I made a quick feeder for the new buns in kind of a rush and without a lot of research. It was a shallow 3 sided box with vertical dowels to hold the hay in across the front. The dowel spacing was bad. First it was hard to get their heads in because it was too narrow, then when I removed a few dowels it was too wide. They tended to pull a ton of the hay out into their box.
A solid box with two holes is the right way to go. I used some 1×12 pine to give a nice tall body. I wanted to engrave a bunny silhouette and the words “Chow Time” on the front. Unfortunately I didn’t center the piece well and my CNC hit a hard limit. It got to the “h” and I knew the rest would be ruined. So skip the words and make the bunny bigger instead. Had it gone well I would have taken the time to do some color inlay. oh well, next hay box.
I assembled the front with sides and a back to make a box with no top or bottom. Instead of a flat bottom I used a plane to put a rough angle on the two edges of a board. Once installed at an angle it made the bottom ramp towards the two feed holes.
This picture shows the ramped bottom better.
I installed it to the bunny fence set at a good height for their litter box. There was going to be a lid, but I decided against it. No reason really, just dump hay in when needed! UPDATE: As it turns out, they can get inside. A lid might not be a bad idea.
This box has a ton of capacity, and because of the smaller openings than my previous attempt they tend to pull a lot less into their litter box. This means less filling and less waste. They can often be found with their little faces stuffed in nomming on bits of hay.
My father in law dropped a hint about his birthday/christmas present the last time he was over. It was in the form of a sticky note drawing of a hutch to complete his new ham shack. My wife is losing her old room, and he is gaining a shack. He wanted something simple with light wood that would hold a bit of equipment. Thankfully my years of having bought ikea furniture came in handy.
It was going to be over 30 inches wide, just under 2 feet tall, and 16 inches deep. Fitting it inside a car for the long ride to their house would be trick. Instead of gluing I decided to employ dados and have everything screw together. Chase style flat pack!
I took 8″ wide poplar boards and face joined them to make the 16″ depth I was looking for. Saw benching is so much more peaceful and fun than using a noisy miter saw.
Once jointed together I used the router to make a 1/4″ dado in the uprights for the middle shelf, and one along the edges of the top shelf. That one probably wasn’t absolutely needed, but I felt it would help with assembly alignment.
This was my first poplar project and I like the look of it, but boy is this stuff soft. Planing without tearout was tricky and any misuse of a tool left gouges and dents in the wood.
I decided to try my new bottle of tung oil out and was not disappointed. Tung oil is such great stuff. Finishing was a breeze with everything disassembled and my new screw wax made putting it all together quick and easy. When they stopped through on their way back home the car was full enough to make carrying an assembled hutch impossible. No problem, it comes apart. They could have fit 10 of the flat pack ones in!

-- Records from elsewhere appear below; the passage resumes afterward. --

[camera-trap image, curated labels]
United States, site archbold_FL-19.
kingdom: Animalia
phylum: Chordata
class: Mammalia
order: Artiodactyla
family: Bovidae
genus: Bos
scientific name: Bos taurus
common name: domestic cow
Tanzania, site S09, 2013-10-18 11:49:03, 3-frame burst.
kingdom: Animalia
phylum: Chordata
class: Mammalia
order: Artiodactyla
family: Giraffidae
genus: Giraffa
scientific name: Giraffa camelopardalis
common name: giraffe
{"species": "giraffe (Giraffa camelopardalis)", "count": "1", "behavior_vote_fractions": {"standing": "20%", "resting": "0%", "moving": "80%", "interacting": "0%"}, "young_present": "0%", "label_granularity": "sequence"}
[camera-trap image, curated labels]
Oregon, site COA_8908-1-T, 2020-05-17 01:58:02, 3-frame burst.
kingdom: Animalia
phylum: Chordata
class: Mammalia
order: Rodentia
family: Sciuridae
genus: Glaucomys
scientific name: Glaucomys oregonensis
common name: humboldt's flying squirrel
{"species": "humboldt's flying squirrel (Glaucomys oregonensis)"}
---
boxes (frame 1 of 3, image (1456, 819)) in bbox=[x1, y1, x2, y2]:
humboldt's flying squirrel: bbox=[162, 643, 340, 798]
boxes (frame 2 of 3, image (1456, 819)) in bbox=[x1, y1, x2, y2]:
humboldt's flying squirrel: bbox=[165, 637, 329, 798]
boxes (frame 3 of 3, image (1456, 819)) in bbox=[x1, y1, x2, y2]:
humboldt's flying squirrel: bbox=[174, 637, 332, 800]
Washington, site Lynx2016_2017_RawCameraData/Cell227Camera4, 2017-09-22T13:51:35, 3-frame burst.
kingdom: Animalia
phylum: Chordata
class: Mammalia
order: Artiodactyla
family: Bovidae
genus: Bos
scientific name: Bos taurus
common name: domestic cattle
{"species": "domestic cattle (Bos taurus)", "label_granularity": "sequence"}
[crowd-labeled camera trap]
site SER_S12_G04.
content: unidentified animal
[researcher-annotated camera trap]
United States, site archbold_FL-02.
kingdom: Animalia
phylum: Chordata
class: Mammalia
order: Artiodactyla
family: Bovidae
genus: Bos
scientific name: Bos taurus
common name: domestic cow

Screw wax is a miracle of woodworking. The original woodscrews were probably medieval or earlier. There is debate on when they were first used. I don’t know the correct time, but I bet they were universally hated until someone discovered screw lube.
With or without a pilot hole, by power tool or hand, waxing a screw makes it go in so much smoother and easier. No stripped phillips slots, no broken off heads, and less arm ache if doing it by hand. I picked up a little tin of screw wax a few years back, and it has become my best friend for doing anything finer than 2×4 construction. I love the stuff so much, I wanted to create my own. After all, what is having a backyard full of bees good for if not making your own beeswax products?!
My mustache wax experiments told me I wanted a few parts wax to a single part of something with a lower melting point. Beeswax alone is just too hard to be really useful, so I chose petroleum jelly. I had 32g of wax in this little puck. I wanted to start with a 5:1 ratio, but my scale had issues measuring the jelly weight. Not sure why, but I guessed at somewhere between 5 and 10 grams.
A soda can made an excellent disposable double boiler. Once melted and consistent I let the contents set. I wanted to test the wax before pouring it into a bunch of small containers. I broke out some commercially bought wax, my attempt at screw wax, and straight beeswax. A finger nail impression, while not exactly a rockwell hardness test, showed my version to be similar to the store bought stuff. Beeswax barely leaves an impression with your nail. Screws seem to pick it up just like the commercial stuff too.
Satisfied with the results I remelted the puck and poured it into small 2oz metal tins with nice screw tops. I ended up having to do a second batch to get 4 tins full. Between my dad, my father-in-law, and myself, I needed at least 3. Two tins for me probably represents a 10 year supply. Who knows though, with labels that snazzy, I might find myself reaching for it even more.